## PAGE EXTRACT
'''

# What are these white bugs in my scorp tanks???



## electrophyste (Apr 15, 2008)

What is this???





there all over my scorpion tanks 3 out of 5 how do i get rid of them??
are they dangerous to the scorpion??


----------



## ~Abyss~ (Apr 15, 2008)

electrophyste said:


> What is this???
> 
> 
> 
> ...


Thats a nice picture of a mite. Some mites are dangerous to your scorp but these are always found in tropical enclosures. No real way to get rid of them permenantly but I'm sure the one you showed won't harm your scorps. 
-Eddy


----------



## bugster (Apr 15, 2008)

*mites?*

count the legs---from the pic, it looks like eight and that means mites.  clean the tank and startover with new soil, etc.  try to carefully remove whatever u can see on ur specimens with a small brush that's damp.


----------



## electrophyste (Apr 15, 2008)

thank you ill do that right away


----------



## ~Abyss~ (Apr 15, 2008)

I dont see the need, your just going to get them again soon. In a tropical enclosure your always going to have mites.


----------



## Galapoheros (Apr 16, 2008)

Do you see these mites congregating and eating on the dead leftovers your scorps leave behind?  I'd watch for that.  If they do, start taking out any leftovers you see in the tank, which is a good idea anyway.  I have pillbugs, tiny predatory Rove beetles (that just happened to pop up in one of my cages) and pred mites(that one in the pic doesn't look like a pred mite to me, that doesn't mean it's not though) in my Hisser cage.  Pred mites can keep the numbers down on those small slow moving cream colored mites.  Anyway, I took spoonfuls of that sub and dumped them in my other cages.  I've never seen the cream colored mites in my emp cages.  They may be there but if they are, they never reproduce in big enough numbers to make themselves obvious.  There are A LOT of mites threads.  You can do a "search" on this site for mites if you want to read a lot of input about them.  A lot of the time they are "grain mites" that I've seen on the crickets you buy at the pet stores to feed your animals.  I'm pretty sure that's how they end up most of the time in the cages.


----------



## Mr. Mordax (Apr 17, 2008)

From what I can tell in the photo, that looks like a predatory mite . . . unless you have God's personal macro lens, you won't get that clear of a shot of a grain mite.

Incidentally, I work in a lab where a good portion of my duties involve recording populations of "good" and "bad" mites, so I know how to tell the difference.  

Edit:  By the way, predatory mites are good and help to keep the bad mite populations in check.  They'll happily scavenge your scorpion's leftovers if there's no mites for them to feed on, though.


----------



## 357wheelgunner (Apr 18, 2008)

I saw one crawing up the glass on the side of my emporers' tank, I was going to find some isopods outside tomorrow.

Would that clear them up and help with the scraps from the scorp food?


----------



## JMoran1097 (Apr 19, 2008)

'''

## ASSIGNMENT 1
In the scorpion-mite thread, in how many of electrophyste's five scorpion tanks are the white bugs found?
## ASSIGNMENT 2
Transcribe everything from "Thats a nice" down to "brush that's damp." in the scorpion-mite thread.
## ASSIGNMENT 3
Summarize the scorpion-mite thread in two sentences.

Dataset entries:
'''

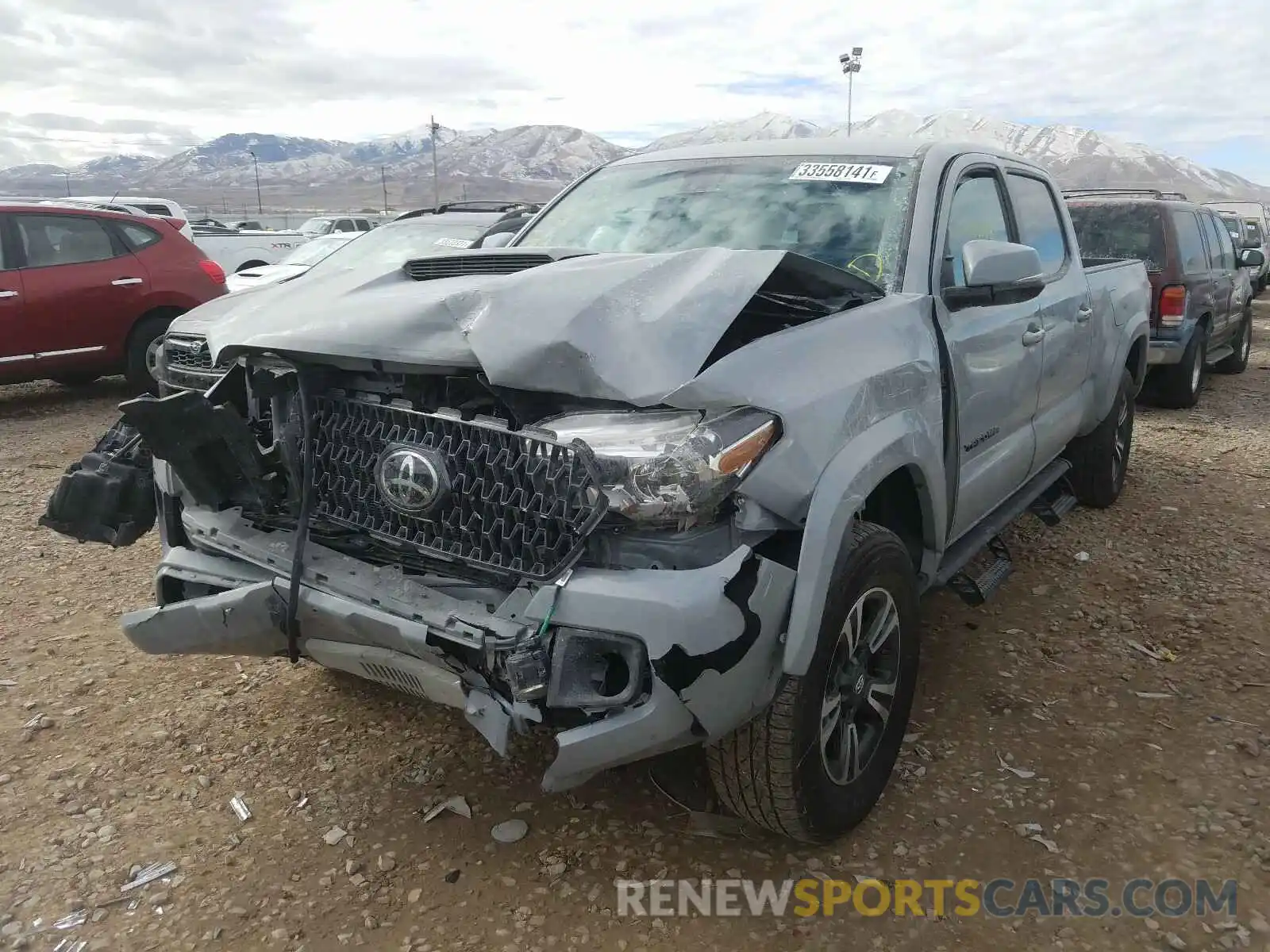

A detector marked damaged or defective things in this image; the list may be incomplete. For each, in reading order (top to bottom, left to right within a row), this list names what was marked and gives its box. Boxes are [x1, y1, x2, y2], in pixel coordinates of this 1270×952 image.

crumpled hood [194, 246, 876, 405]
damaged toyota tacoma [42, 140, 1149, 838]
broken headlight [533, 406, 775, 527]
cracked bumper [121, 511, 794, 793]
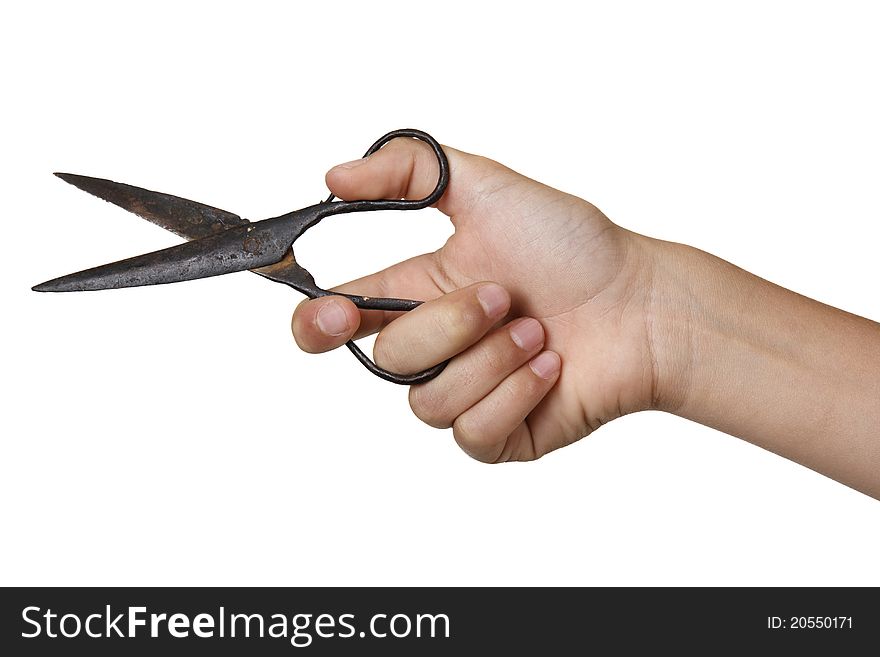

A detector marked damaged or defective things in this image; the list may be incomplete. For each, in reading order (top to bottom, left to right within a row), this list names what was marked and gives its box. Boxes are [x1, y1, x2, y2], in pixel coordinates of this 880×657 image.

old rusty scissors [32, 129, 446, 384]
rusted metal surface [31, 129, 450, 384]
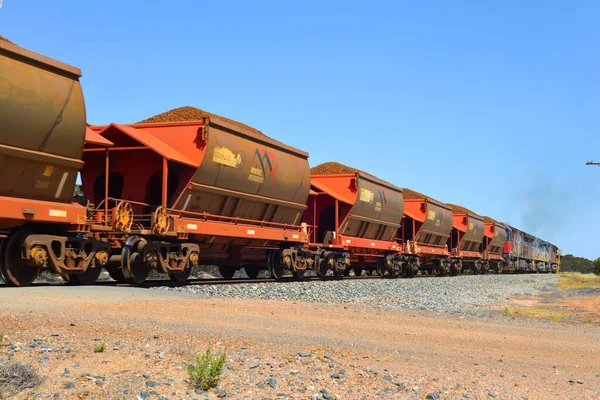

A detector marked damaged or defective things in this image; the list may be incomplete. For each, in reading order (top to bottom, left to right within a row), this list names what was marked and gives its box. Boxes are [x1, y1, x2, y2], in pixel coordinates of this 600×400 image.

rusty metal panel [0, 40, 85, 202]
rusty hopper car [0, 39, 110, 284]
rusty hopper car [82, 117, 312, 282]
rusty metal panel [171, 118, 308, 225]
rusty hopper car [304, 162, 408, 278]
rusty metal panel [340, 172, 406, 241]
rusty hopper car [400, 191, 452, 276]
rusty metal panel [418, 199, 450, 245]
rusty hopper car [448, 206, 486, 276]
rusty hopper car [480, 220, 508, 274]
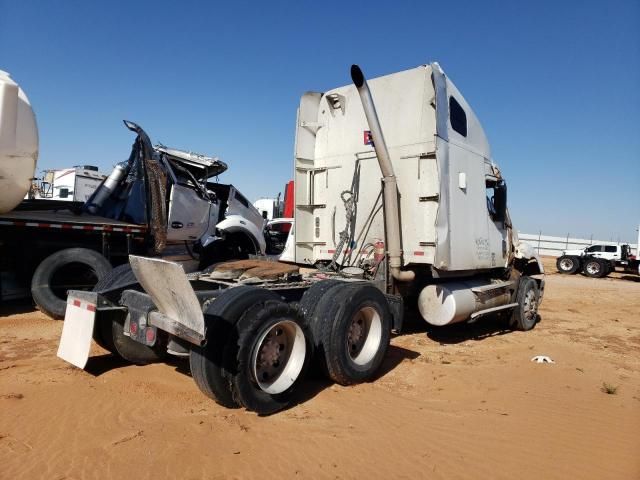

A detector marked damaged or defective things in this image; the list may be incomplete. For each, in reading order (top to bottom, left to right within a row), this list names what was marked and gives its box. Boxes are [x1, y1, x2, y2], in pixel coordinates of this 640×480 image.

damaged white truck [58, 62, 544, 416]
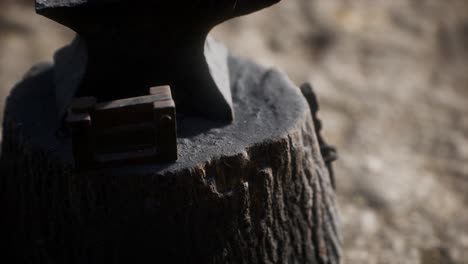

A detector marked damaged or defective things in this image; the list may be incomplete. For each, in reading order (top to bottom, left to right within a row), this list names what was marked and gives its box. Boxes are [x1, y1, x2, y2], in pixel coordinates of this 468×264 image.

rusty metal bracket [65, 86, 176, 169]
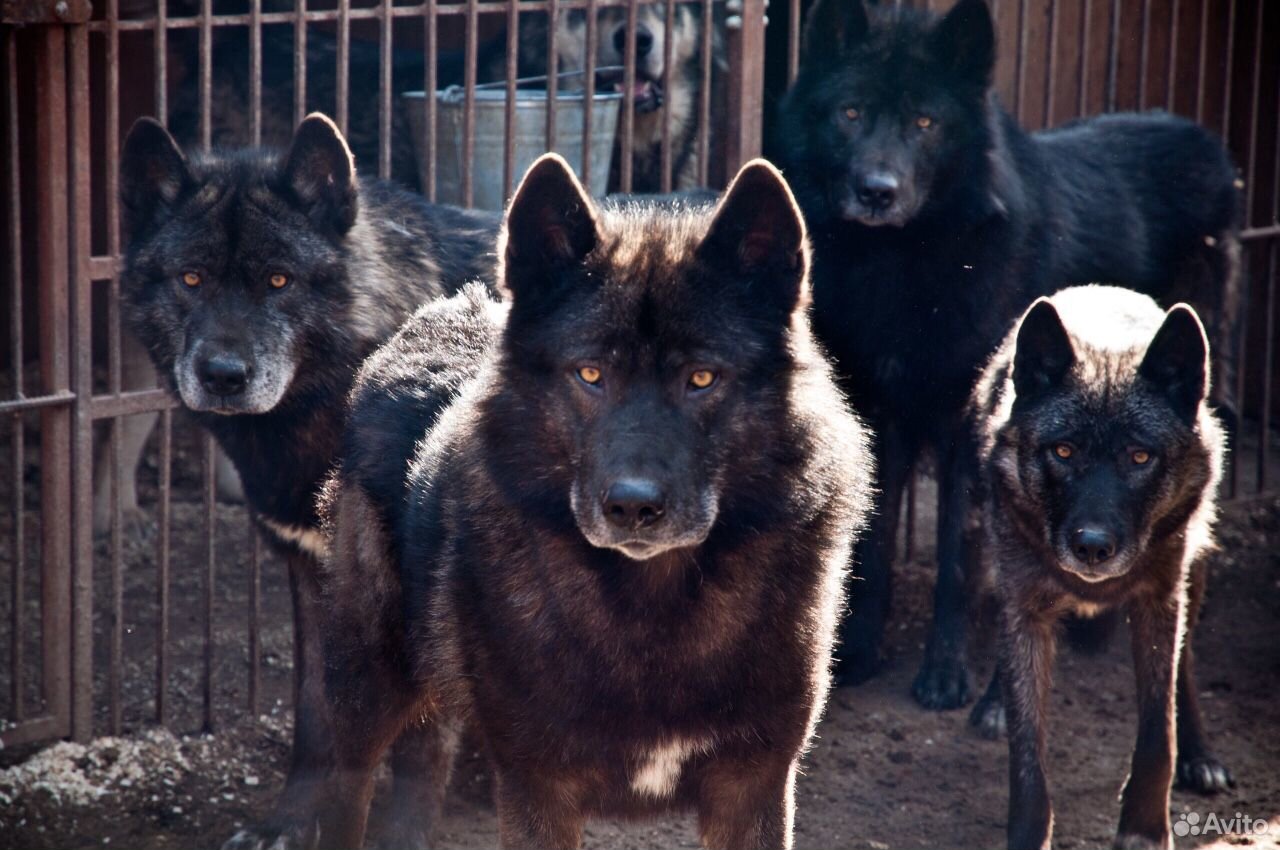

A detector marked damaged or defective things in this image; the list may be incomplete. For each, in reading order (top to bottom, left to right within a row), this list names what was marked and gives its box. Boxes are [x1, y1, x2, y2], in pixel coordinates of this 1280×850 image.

rusty metal bar [337, 0, 353, 134]
rusty metal bar [424, 0, 440, 202]
rusty metal bar [501, 0, 517, 200]
rusty metal bar [619, 0, 640, 192]
rusty metal bar [34, 23, 74, 742]
rusty metal bar [154, 407, 172, 721]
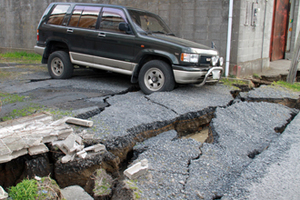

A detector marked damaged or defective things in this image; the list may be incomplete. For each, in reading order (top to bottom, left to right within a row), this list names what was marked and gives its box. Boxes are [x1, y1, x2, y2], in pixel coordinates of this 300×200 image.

rusted metal sheet [270, 0, 290, 61]
cracked asphalt road [0, 64, 300, 200]
broken concrete block [123, 159, 149, 180]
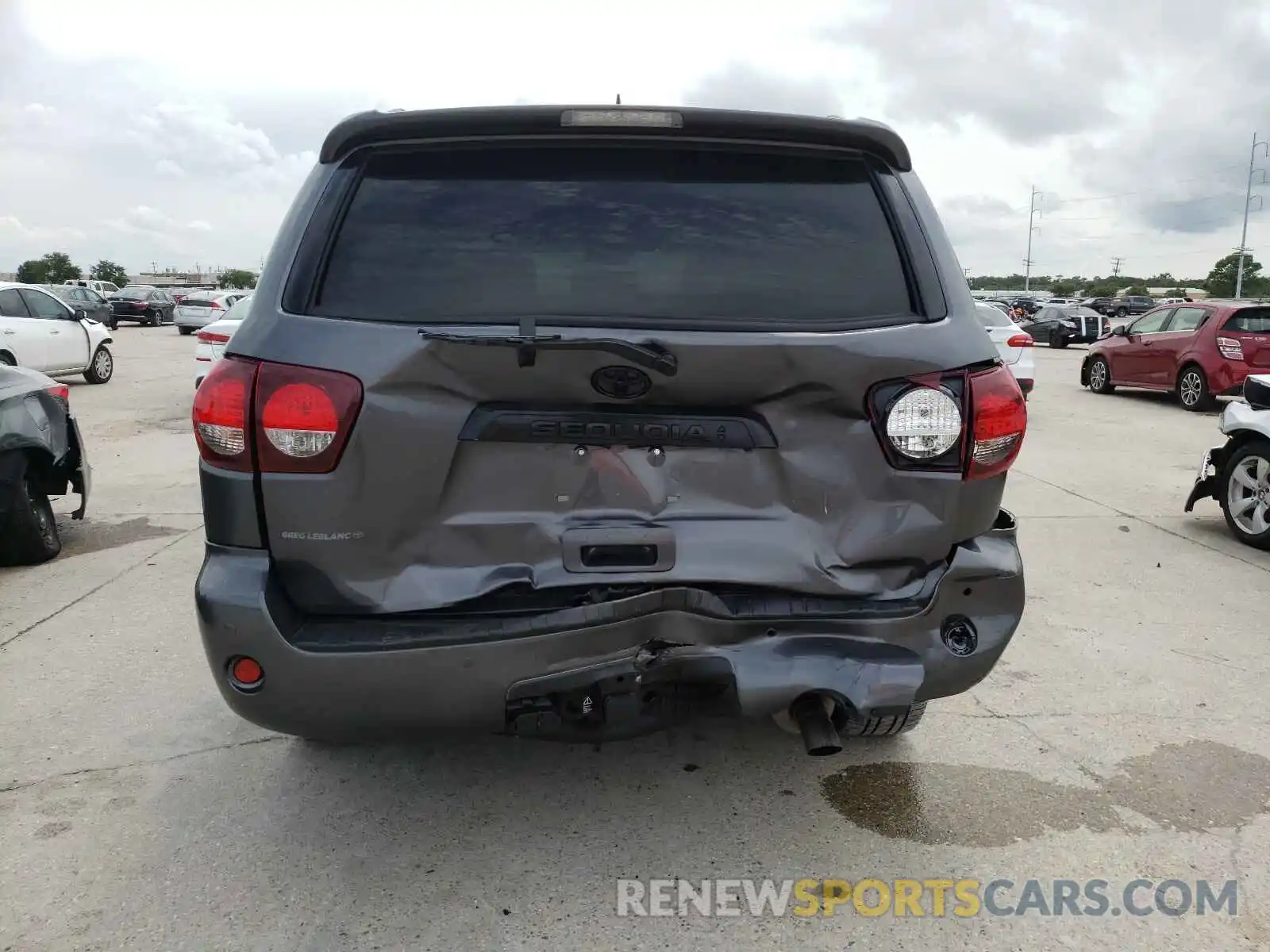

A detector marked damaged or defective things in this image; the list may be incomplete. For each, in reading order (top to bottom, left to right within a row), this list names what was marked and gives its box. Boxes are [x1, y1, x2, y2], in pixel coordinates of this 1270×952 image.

exposed metal under bumper [195, 510, 1021, 741]
crushed bumper section [200, 510, 1031, 741]
cracked concrete pavement [2, 330, 1270, 952]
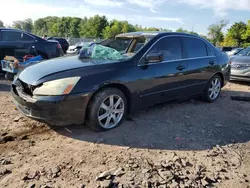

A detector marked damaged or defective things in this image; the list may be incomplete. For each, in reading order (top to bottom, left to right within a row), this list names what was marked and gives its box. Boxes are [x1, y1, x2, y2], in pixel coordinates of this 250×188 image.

damaged vehicle [11, 32, 230, 131]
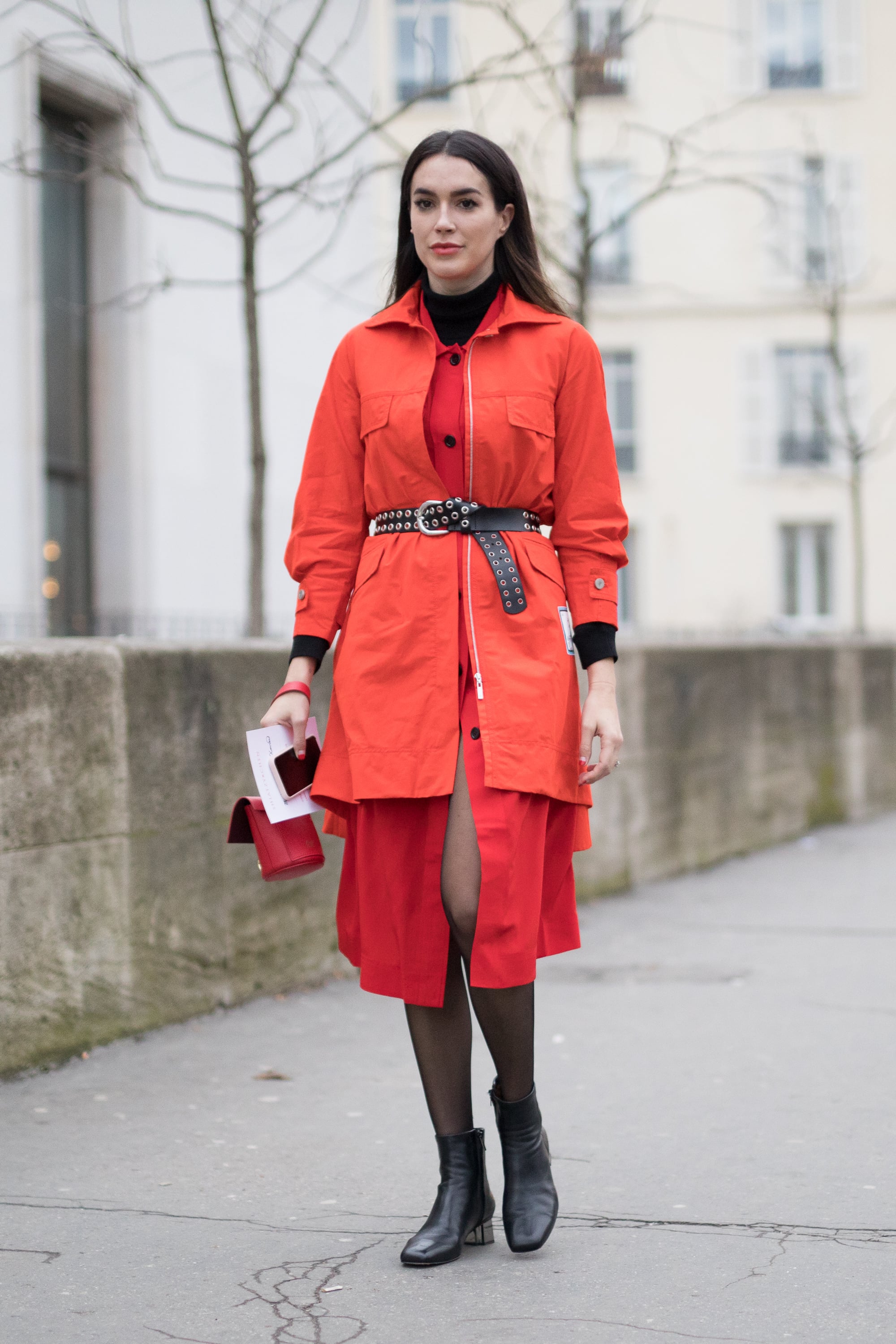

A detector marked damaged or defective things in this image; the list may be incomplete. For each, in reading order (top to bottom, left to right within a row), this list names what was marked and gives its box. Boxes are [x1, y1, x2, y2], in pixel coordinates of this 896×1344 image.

crack in pavement [0, 1247, 61, 1258]
crack in pavement [231, 1236, 379, 1344]
crack in pavement [462, 1317, 774, 1339]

'''

## YOUR RESPONSE 1
Three of the five tanks.

## YOUR RESPONSE 2
Thats a nice picture of a mite. Some mites are dangerous to your scorp but these are always found in tropical enclosures. No real way to get rid of them permenantly but I'm sure the one you showed won't harm your scorps. 
-Eddy


----------



## bugster (Apr 15, 2008)

*mites?*

count the legs---from the pic, it looks like eight and that means mites.  clean the tank and startover with new soil, etc.  try to carefully remove whatever u can see on ur specimens with a small brush that's damp.

## YOUR RESPONSE 3
A keeper asks about white bugs found in three of five scorpion tanks, and replies identify them as mites: ~Abyss~ says such mites are always found in tropical enclosures and that the one shown will not harm the scorpions, while bugster advises cleaning the tank and starting over with new soil. Galapoheros recommends removing leftovers and notes that predatory mites can keep the numbers down, and Mr. Mordax judges the pictured mite to be a predatory one, which helps keep bad mite populations in check.